It will be a bit tricky as we are building it in a modular form. This way section by section can be taken down when we move. It will be considered a non-permanent structure. Similar to the carport frames many use. We had looked at those but decided they wouldn't be big enough and would be hard to work with as far as inside layout.

Hoping to draw up the plans. Did a rough sketch and stood in the field staring at my imaginary barn! My imaginary barn is beautiful! 

I think I need to sell some goats so I can pay for my barn. 

We will have to build in stages but when all is said and done my does should have 56 sq ft of space each! LOL that is a 7x8 stall per goat!


----------



## Baymule (Oct 28, 2014)

You could sell some bucks! 

We want to see those plans!


----------



## Southern by choice (Oct 28, 2014)

Baymule said:


> You could sell some bucks!
> 
> We want to see those plans!



I   bucks! they are soooo sweet! 
Not all hormonal like the does that can be snots!
All our bucks love each other... our does... always some "girl issue"


----------



## animalmom (Nov 4, 2014)

I'd love to see your plans when you get them finished.  The idea of building modular sounds intriguing.

Love my bucks too!  All of them always have a happy look on their face, love to see me and you know, it isn't just about the food.  The does are good too, but they don't do unconditional love like the boys.


----------



## Southern by choice (Nov 4, 2014)

I can't find my program so I have done most by hand sketch. 
If I can figure out how to get it on here I will if not I will just post pics along the way! 
I am hoping to do a good bit over Thanksgiving! 
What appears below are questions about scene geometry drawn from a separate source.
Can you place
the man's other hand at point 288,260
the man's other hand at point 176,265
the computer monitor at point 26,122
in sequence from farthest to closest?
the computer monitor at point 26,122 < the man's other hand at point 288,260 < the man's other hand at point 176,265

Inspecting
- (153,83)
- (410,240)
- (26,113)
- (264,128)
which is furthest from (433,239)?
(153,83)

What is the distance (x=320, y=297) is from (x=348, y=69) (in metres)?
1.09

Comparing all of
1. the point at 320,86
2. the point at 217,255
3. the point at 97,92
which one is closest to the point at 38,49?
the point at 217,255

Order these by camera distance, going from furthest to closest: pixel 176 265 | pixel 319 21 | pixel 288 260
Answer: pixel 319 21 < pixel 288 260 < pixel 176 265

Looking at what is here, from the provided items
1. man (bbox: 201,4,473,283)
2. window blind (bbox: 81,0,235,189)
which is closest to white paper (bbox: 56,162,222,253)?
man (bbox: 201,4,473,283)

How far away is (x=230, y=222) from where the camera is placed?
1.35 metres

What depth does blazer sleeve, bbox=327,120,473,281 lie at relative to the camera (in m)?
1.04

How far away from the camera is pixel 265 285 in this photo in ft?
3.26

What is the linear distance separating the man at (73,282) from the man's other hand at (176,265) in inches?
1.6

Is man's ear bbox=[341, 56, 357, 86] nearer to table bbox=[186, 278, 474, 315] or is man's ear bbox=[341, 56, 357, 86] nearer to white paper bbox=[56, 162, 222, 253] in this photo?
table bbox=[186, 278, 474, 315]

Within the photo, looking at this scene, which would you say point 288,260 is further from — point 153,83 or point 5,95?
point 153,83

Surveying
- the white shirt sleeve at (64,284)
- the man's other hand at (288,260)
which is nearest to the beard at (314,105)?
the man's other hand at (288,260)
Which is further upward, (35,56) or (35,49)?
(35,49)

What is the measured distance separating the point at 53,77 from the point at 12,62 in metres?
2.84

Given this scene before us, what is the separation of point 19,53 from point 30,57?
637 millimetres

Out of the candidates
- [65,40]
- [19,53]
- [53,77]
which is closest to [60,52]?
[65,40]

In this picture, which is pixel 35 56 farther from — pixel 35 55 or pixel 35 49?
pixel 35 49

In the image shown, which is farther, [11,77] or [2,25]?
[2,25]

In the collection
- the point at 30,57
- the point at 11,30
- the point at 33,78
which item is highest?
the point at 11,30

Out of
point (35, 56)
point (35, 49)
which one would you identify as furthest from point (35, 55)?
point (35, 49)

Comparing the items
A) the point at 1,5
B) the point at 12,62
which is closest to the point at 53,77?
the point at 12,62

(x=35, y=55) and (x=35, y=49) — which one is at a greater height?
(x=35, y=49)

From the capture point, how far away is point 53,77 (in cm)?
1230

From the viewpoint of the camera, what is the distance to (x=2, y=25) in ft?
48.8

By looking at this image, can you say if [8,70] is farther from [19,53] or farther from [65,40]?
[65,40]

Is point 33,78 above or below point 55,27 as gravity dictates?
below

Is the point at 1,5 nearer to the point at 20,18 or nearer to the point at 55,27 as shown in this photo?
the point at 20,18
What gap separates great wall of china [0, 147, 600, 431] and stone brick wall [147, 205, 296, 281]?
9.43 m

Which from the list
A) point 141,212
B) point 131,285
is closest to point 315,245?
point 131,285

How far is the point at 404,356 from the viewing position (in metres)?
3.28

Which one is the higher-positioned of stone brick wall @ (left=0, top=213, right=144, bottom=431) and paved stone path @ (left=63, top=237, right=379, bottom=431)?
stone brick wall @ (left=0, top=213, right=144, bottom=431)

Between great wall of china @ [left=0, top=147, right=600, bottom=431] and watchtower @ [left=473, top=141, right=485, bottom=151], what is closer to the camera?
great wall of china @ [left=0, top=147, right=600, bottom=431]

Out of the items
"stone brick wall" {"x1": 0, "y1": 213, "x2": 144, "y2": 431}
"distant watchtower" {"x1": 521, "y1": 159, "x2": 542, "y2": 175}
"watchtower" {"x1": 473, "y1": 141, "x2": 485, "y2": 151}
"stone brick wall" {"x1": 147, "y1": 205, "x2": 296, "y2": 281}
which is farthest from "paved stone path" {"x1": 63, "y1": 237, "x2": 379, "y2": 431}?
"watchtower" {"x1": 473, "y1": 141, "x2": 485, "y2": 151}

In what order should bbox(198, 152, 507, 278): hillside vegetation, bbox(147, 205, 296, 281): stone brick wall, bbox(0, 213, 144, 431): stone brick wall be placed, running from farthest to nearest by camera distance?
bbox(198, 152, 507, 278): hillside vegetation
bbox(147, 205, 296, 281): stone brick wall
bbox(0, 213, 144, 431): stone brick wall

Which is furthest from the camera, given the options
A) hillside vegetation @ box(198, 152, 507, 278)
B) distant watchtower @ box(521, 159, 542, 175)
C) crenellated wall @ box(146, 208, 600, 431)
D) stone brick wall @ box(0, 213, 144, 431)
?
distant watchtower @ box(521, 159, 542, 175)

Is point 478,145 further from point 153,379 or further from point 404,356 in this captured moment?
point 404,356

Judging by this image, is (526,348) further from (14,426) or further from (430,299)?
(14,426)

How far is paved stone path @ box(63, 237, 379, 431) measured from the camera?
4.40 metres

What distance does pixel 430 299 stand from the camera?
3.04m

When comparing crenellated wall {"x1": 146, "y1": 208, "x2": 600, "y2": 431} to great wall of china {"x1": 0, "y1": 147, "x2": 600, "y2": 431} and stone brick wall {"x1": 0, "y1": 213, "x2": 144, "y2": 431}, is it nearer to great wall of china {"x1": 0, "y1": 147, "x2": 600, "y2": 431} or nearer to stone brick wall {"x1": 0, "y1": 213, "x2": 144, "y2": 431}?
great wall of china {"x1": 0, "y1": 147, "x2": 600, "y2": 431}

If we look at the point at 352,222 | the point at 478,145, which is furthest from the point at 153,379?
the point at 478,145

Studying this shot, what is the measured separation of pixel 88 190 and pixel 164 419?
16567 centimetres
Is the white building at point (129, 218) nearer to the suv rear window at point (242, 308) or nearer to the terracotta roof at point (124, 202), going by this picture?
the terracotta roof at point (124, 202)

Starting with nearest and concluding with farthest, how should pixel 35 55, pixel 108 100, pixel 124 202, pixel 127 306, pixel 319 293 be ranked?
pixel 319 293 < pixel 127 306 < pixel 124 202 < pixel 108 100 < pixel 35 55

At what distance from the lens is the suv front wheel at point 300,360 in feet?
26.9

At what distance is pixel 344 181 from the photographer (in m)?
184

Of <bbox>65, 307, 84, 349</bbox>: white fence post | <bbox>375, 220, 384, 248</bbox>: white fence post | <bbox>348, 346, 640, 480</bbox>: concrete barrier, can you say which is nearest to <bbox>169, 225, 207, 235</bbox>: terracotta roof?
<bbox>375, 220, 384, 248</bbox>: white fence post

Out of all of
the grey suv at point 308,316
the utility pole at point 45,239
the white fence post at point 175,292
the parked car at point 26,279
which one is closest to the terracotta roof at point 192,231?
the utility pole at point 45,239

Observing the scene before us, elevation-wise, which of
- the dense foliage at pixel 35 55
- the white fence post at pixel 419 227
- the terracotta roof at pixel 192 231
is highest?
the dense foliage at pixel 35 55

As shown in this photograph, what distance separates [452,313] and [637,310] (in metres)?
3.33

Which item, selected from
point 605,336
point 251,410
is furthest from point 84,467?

The first phase will be 22x20.  We will have to add phase 2,3,and 4 as we can.  A little thing called "moulah" 
And a chunk of that "resource" will now be going to our hay broker. 
We are having a truck ship in hay... 
We calculated a minimum of #40 lbs of hay per day and that will go up as the youngsters continue to grow.
It will save us $$$ in the long run, but wow- up front 
I guess I could always list some goat kids for sale. 
I was terrible this year and didn't want to sell my babies. 
Especially my boys. I LOVE my boys!


----------



## babsbag (Nov 4, 2014)

Where are you storing the hay?

 I was thinking of one of the carports too but I would have it custom built as I only want the rafters and really really short legs and then we could mount the rafter and the bottom bracing that would normally be on the ground onto wooden 4x4 post and 2x10 ceiling joist. I have to talk to DH about that idea and make sure he can anchor it securely to the wood. Might be too much work. Just trying to find an easier way to do the center aisle of the barn as the high work is hard on him since his surgery.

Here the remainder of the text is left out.